Druckartikel: Piotr Anderszewskis radikal subjektiver Blick auf Johann Sebastian Bach

Piotr Anderszewskis radikal subjektiver Blick auf Johann Sebastian Bach


Autor: Jochen Berger

Coburg, Dienstag, 10. Februar 2015

Coburg — Das Warten ist vorbei. Endlich. Piotr Anderszewski ist wieder da. Mehr als ein Jahr Auszeit hat sich der polnische Pianist vom Trubel des internationalen Konzertlebens gen...
Piotr Anderszewski Foto: Ari Rosner


Coburg — Das Warten ist vorbei. Endlich. Piotr Anderszewski ist wieder da. Mehr als ein Jahr Auszeit hat sich der polnische Pianist vom Trubel des internationalen Konzertlebens genommen. Jetzt ist er zurück - und wie: mit einer bemerkenswerten Einspielung von Bachs "Englischen Suiten".
Anderszewski wird gerne als hyperkritischer Ästhet der Klassik-Szene apostrophiert. Erspielt hat sich der Künstler dieses Renommee vor allem mit seinem unerbittlichen Anspruch an sich selbst, mit seinem Streben nach Perfektion, das sich kaum kümmert um braves Bemühen um (vermeintliche) Stiltreue.
Wer also bei Piotr Anderszewskis neuer CD eine Bach-Interpretation mit ganz eigenen Akzenten erwartet, der wird gewiss nicht enttäuscht. Denn Anderszewskis Bach ist radikal subjektiv, ohne dabei freilich willkürlich zu wirken. Anderszewski nimmt sich scheinbar jede Freiheit in Tempo wie Dynamik, in der Artikulation wie im Ausdruck.

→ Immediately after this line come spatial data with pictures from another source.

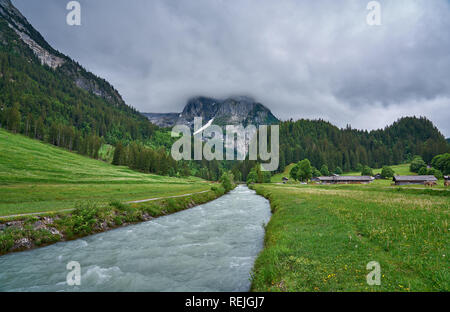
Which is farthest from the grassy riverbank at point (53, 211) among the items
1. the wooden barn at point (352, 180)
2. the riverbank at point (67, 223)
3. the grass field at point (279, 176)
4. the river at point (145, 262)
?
the grass field at point (279, 176)

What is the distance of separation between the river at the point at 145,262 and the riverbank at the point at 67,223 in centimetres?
115

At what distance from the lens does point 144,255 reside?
16.2 metres

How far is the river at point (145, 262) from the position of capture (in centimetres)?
1166

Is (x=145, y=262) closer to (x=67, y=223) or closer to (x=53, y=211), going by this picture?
(x=67, y=223)

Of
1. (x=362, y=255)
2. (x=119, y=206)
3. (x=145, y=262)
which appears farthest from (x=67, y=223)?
(x=362, y=255)

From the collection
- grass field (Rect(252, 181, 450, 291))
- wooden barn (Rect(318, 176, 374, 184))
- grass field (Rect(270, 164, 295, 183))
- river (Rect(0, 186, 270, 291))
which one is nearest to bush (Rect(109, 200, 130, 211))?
river (Rect(0, 186, 270, 291))

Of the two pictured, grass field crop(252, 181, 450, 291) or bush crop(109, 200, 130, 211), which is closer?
grass field crop(252, 181, 450, 291)

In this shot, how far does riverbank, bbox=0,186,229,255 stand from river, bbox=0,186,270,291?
115 cm

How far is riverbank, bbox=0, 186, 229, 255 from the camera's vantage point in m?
17.6

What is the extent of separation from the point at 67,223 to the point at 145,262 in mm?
13033

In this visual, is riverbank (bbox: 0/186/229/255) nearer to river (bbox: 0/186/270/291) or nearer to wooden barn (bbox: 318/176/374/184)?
river (bbox: 0/186/270/291)

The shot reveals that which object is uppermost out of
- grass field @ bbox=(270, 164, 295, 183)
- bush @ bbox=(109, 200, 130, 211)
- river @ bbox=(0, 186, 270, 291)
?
bush @ bbox=(109, 200, 130, 211)
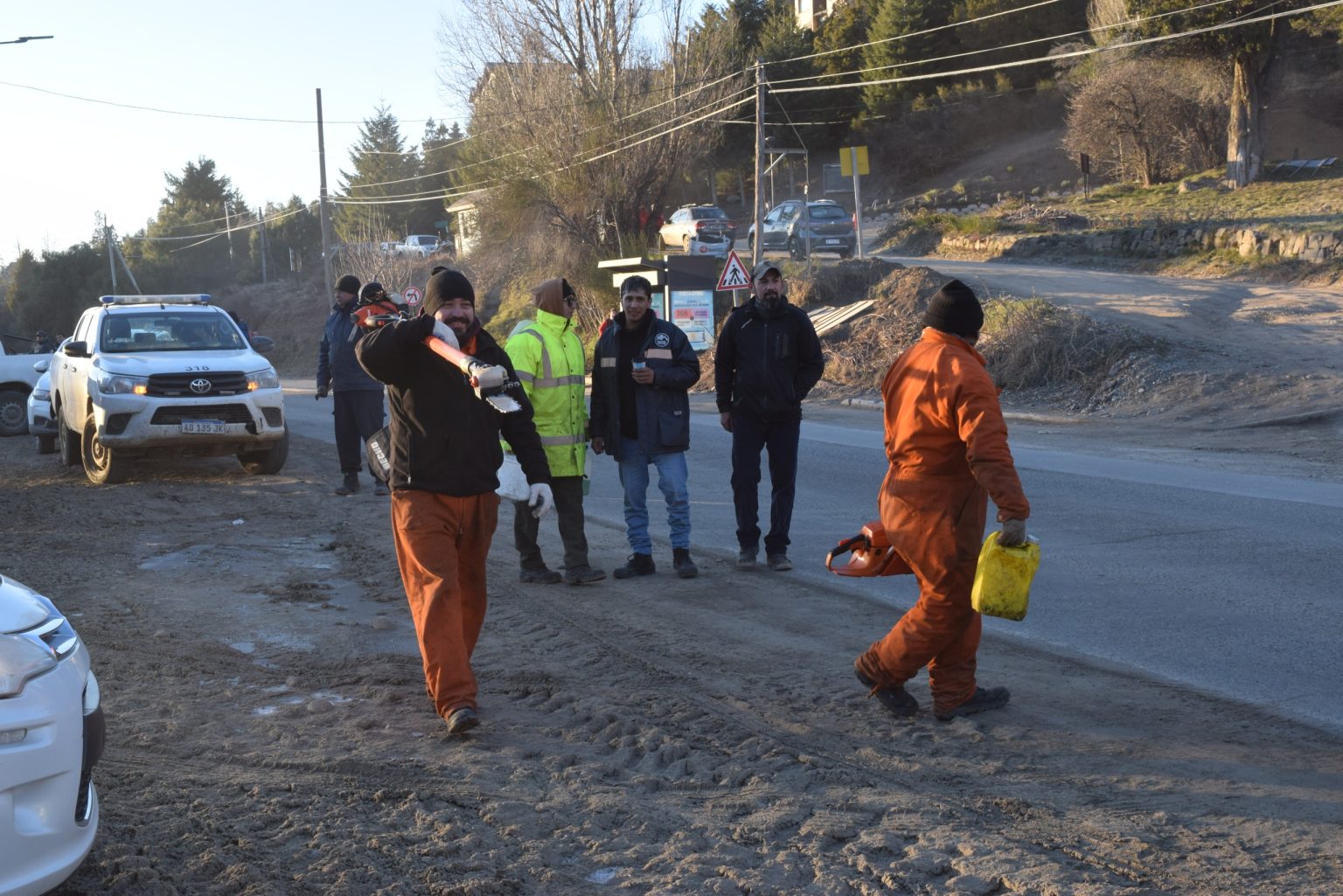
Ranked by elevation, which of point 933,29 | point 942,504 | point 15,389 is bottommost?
point 15,389

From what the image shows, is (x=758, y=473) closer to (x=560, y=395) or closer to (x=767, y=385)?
(x=767, y=385)

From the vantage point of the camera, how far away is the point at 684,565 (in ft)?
28.0

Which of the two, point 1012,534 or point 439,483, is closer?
point 1012,534

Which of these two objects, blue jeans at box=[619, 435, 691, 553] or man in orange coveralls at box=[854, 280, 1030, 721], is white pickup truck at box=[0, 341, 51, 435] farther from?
man in orange coveralls at box=[854, 280, 1030, 721]

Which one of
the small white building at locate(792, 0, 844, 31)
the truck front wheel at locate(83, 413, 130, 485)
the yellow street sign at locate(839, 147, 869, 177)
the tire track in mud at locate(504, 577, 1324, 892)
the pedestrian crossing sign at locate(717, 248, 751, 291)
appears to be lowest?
the tire track in mud at locate(504, 577, 1324, 892)

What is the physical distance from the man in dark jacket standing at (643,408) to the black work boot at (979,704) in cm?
316

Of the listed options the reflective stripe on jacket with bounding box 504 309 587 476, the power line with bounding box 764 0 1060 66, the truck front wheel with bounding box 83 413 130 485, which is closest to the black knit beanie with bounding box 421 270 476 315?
the reflective stripe on jacket with bounding box 504 309 587 476

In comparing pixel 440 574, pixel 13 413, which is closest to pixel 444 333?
pixel 440 574

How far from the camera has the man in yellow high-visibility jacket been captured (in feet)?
26.2

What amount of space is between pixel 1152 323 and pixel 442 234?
5944cm

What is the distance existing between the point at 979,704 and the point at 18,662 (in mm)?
3746

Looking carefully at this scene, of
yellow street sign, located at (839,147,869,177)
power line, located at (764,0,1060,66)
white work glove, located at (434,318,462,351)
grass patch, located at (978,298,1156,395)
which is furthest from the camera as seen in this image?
power line, located at (764,0,1060,66)

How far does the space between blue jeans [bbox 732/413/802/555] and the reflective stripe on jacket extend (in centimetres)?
111

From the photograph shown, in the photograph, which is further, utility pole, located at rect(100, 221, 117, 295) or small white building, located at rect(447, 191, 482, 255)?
utility pole, located at rect(100, 221, 117, 295)
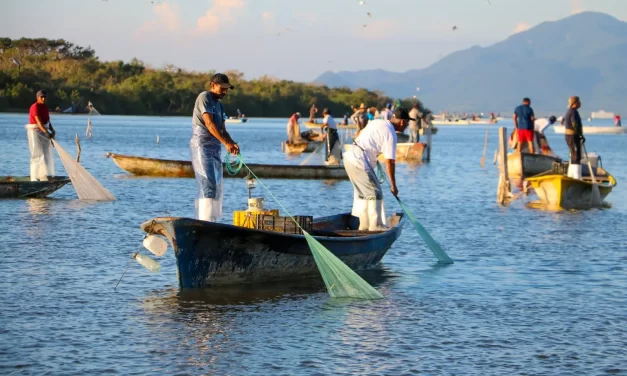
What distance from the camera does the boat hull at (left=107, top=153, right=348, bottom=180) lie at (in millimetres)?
29703

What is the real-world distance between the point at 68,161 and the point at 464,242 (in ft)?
28.3

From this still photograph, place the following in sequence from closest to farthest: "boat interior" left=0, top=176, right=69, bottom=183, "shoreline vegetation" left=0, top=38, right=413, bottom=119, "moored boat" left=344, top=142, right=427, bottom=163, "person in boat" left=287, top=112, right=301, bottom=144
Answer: "boat interior" left=0, top=176, right=69, bottom=183 → "moored boat" left=344, top=142, right=427, bottom=163 → "person in boat" left=287, top=112, right=301, bottom=144 → "shoreline vegetation" left=0, top=38, right=413, bottom=119

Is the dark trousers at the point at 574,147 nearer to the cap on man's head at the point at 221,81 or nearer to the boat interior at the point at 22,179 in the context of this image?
the boat interior at the point at 22,179

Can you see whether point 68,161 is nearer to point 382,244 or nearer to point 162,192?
point 162,192

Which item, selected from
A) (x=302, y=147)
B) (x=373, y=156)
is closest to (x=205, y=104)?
(x=373, y=156)

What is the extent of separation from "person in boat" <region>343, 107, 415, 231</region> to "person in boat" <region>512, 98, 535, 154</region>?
14.2 meters

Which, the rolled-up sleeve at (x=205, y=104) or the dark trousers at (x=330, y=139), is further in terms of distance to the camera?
the dark trousers at (x=330, y=139)

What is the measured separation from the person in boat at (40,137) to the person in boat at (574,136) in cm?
1104

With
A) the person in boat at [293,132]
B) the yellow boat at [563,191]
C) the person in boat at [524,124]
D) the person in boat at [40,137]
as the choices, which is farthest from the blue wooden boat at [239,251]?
the person in boat at [293,132]

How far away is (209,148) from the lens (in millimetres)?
12289

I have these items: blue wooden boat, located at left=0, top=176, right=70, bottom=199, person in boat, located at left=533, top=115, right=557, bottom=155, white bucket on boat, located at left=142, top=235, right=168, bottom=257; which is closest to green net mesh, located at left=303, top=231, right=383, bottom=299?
white bucket on boat, located at left=142, top=235, right=168, bottom=257

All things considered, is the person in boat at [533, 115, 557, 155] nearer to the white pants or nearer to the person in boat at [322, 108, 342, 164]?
the person in boat at [322, 108, 342, 164]

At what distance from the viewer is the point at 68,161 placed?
21703mm

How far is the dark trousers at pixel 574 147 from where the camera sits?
2350cm
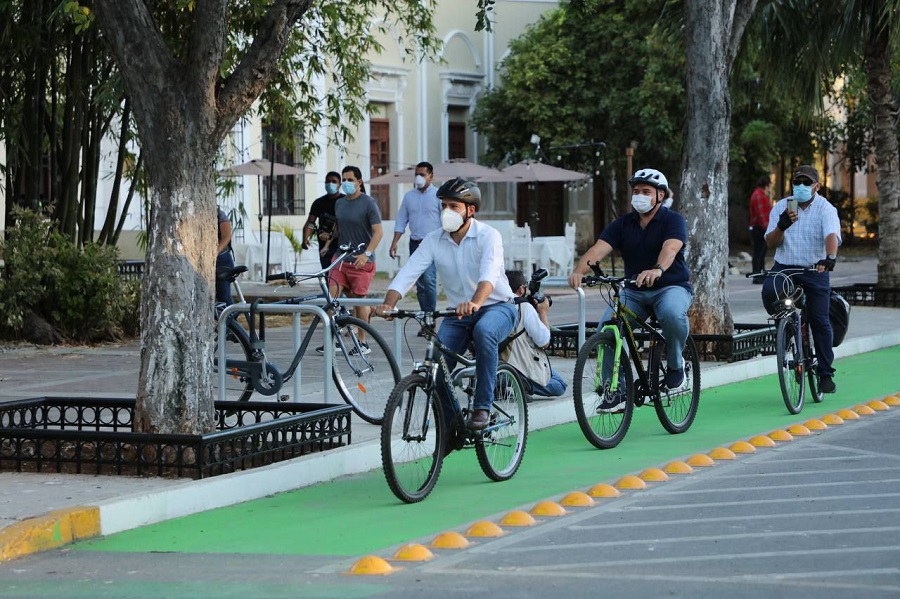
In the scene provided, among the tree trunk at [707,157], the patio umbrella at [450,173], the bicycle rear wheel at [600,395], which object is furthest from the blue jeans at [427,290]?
the patio umbrella at [450,173]

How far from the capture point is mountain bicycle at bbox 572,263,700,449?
9.74m

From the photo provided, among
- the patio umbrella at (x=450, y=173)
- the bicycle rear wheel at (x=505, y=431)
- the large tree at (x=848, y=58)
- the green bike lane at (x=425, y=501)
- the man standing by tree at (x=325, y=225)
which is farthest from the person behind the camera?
the patio umbrella at (x=450, y=173)

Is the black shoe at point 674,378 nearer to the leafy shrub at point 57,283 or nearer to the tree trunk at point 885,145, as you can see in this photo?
the leafy shrub at point 57,283

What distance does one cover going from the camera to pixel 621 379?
10031mm

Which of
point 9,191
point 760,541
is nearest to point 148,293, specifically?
point 760,541

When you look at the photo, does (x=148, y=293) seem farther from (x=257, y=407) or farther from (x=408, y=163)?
(x=408, y=163)

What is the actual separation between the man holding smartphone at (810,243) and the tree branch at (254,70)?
15.0 feet

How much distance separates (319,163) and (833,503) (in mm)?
26143

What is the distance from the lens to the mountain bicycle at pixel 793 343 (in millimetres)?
11422

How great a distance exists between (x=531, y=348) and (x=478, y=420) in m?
3.04

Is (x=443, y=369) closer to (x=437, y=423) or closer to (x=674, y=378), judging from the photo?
(x=437, y=423)

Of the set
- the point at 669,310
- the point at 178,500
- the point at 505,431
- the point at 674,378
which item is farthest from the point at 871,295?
the point at 178,500

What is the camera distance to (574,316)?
70.6 ft

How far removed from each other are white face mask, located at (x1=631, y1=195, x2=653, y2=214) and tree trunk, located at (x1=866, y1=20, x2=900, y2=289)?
12085mm
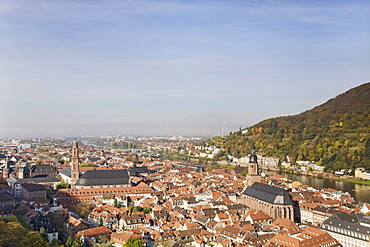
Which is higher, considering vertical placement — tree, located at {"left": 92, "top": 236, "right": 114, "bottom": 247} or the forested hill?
the forested hill

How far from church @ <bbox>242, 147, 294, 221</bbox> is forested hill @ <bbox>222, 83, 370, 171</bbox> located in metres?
37.5

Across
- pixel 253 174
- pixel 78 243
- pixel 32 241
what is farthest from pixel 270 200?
pixel 32 241

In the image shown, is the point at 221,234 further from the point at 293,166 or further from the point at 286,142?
the point at 286,142

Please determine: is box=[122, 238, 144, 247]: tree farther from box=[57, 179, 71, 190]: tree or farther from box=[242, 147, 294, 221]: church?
box=[57, 179, 71, 190]: tree

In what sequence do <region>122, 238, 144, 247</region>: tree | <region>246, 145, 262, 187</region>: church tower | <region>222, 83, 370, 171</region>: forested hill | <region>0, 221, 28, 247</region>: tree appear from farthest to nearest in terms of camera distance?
1. <region>222, 83, 370, 171</region>: forested hill
2. <region>246, 145, 262, 187</region>: church tower
3. <region>122, 238, 144, 247</region>: tree
4. <region>0, 221, 28, 247</region>: tree

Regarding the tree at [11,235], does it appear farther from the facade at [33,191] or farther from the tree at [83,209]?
the facade at [33,191]

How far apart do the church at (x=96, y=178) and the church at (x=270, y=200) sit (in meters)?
16.7

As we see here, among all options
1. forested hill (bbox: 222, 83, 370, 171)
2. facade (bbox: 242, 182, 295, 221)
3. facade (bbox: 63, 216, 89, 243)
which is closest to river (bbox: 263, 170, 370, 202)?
forested hill (bbox: 222, 83, 370, 171)

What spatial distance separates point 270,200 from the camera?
120 feet

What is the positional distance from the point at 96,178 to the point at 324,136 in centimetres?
5950

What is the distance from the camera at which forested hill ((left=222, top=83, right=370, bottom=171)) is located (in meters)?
77.0

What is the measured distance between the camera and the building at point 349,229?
28266 mm

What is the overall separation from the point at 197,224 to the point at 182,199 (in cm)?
1058

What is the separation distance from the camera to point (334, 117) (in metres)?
101
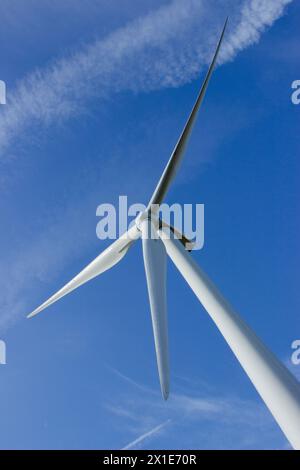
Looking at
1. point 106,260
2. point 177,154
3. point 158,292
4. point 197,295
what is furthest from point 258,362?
point 106,260

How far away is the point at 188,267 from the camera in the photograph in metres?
11.9

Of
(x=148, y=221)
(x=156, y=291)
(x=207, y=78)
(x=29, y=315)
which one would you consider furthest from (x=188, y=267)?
(x=29, y=315)

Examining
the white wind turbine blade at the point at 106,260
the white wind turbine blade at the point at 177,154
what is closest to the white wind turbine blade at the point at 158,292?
the white wind turbine blade at the point at 177,154

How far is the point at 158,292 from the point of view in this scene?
14.6 meters

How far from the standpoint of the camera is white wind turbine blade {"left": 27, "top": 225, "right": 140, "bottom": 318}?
58.9 feet

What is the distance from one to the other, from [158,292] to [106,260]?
14.7 ft

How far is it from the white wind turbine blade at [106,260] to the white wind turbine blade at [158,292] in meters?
1.74

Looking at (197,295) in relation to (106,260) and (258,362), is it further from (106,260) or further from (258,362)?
(106,260)

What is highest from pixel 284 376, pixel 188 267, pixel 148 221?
pixel 148 221

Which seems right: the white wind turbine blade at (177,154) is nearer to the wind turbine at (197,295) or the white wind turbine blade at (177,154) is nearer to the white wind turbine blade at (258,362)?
the wind turbine at (197,295)

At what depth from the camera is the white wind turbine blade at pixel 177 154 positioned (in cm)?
1680
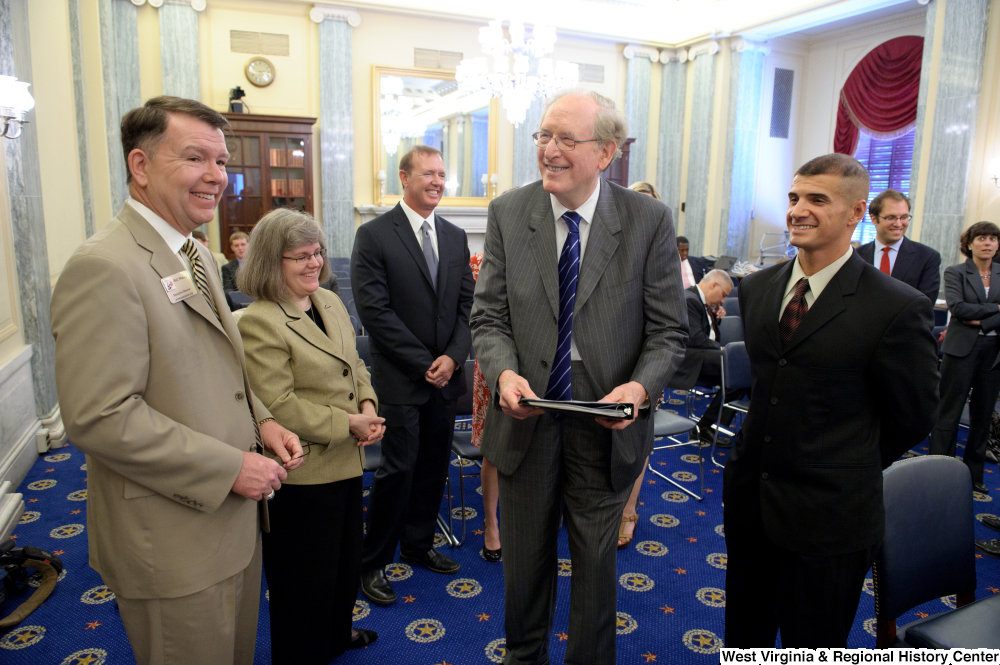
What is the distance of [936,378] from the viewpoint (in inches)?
65.4

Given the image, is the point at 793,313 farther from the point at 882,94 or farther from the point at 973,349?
the point at 882,94

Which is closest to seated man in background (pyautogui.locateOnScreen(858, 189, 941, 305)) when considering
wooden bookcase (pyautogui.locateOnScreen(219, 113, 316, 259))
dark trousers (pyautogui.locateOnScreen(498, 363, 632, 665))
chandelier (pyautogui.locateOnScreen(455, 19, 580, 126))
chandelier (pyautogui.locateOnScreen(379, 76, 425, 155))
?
dark trousers (pyautogui.locateOnScreen(498, 363, 632, 665))

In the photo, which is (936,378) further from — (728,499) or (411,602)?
(411,602)

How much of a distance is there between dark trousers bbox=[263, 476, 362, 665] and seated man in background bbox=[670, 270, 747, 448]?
2.69 metres

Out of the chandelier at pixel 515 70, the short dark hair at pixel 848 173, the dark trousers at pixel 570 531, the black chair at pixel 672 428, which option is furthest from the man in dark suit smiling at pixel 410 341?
the chandelier at pixel 515 70

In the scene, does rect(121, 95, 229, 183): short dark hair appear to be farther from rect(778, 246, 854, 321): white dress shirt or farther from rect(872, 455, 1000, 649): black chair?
rect(872, 455, 1000, 649): black chair

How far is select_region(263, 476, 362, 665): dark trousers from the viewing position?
2020 millimetres

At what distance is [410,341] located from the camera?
2.78m

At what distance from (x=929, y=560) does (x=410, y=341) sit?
6.42 ft

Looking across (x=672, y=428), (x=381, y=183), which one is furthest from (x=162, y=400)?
(x=381, y=183)

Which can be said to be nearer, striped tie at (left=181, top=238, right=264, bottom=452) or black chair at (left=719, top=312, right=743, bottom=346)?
striped tie at (left=181, top=238, right=264, bottom=452)

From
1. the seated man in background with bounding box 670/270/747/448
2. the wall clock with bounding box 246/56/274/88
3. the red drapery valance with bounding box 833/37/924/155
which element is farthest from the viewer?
the red drapery valance with bounding box 833/37/924/155

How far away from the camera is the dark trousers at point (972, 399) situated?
4211 mm

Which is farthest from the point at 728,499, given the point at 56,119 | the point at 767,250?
the point at 767,250
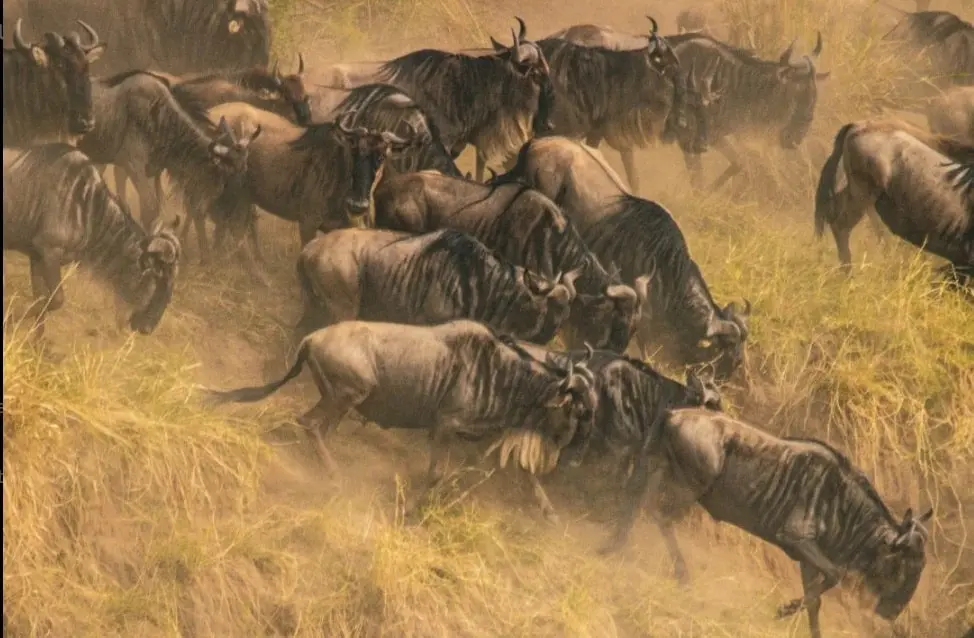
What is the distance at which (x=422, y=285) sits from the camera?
22.8 ft

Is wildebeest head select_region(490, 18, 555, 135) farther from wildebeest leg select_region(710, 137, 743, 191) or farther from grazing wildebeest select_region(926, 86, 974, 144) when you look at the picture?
grazing wildebeest select_region(926, 86, 974, 144)

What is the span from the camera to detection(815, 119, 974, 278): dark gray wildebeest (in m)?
8.16

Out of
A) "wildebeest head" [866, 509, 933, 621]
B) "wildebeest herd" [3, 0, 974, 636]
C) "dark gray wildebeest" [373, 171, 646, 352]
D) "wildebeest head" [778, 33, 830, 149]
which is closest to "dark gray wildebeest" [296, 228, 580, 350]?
"wildebeest herd" [3, 0, 974, 636]

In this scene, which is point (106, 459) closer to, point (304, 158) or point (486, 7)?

Dennoch entsteht nie der Eindruck, hier strebe ein Künstler nur nach äußerer Originalität.
Die radikale Freiheit der Interpretation wirkt bei diesem Pianisten vielmehr getrieben von der Suche nach der Wahrheit hinter dem bloßen Notentext. Mit feinsten klangfarblichen Nuancen, mit sorgsamer Kunst der Phrasierung zieht Anderszewski seine Zuhörer in Bann. Die erste, dritte und fünfte der "Englischen Suiten" hat der Pianist für seine Aufnahme ausgewählt. Ins Zentrum der Aufmerksamkeit rücken dabei jeweils die langsamen Sätze - die Sarabanden, die Anderszewski betont ruhig im Tempo auffasst. Doch trotz der bisweilen extrem leisen Stellen fehlt in keinem Moment die innere Spannung. Aber auch in den raschen Tanzsätzen überzeugt Anderszewski. Mit rhythmischem Elan, mit stets lebendig atmender Phrasierung und feinsinnig diferenzierter Artikulation verwandelt er die einzelnen Sätze in Charakterstücke.
Trotz namhaftester Konkurrenz im CD-Katalaog: eine unbedingt hörenswerte Bach-Deutung. J.B.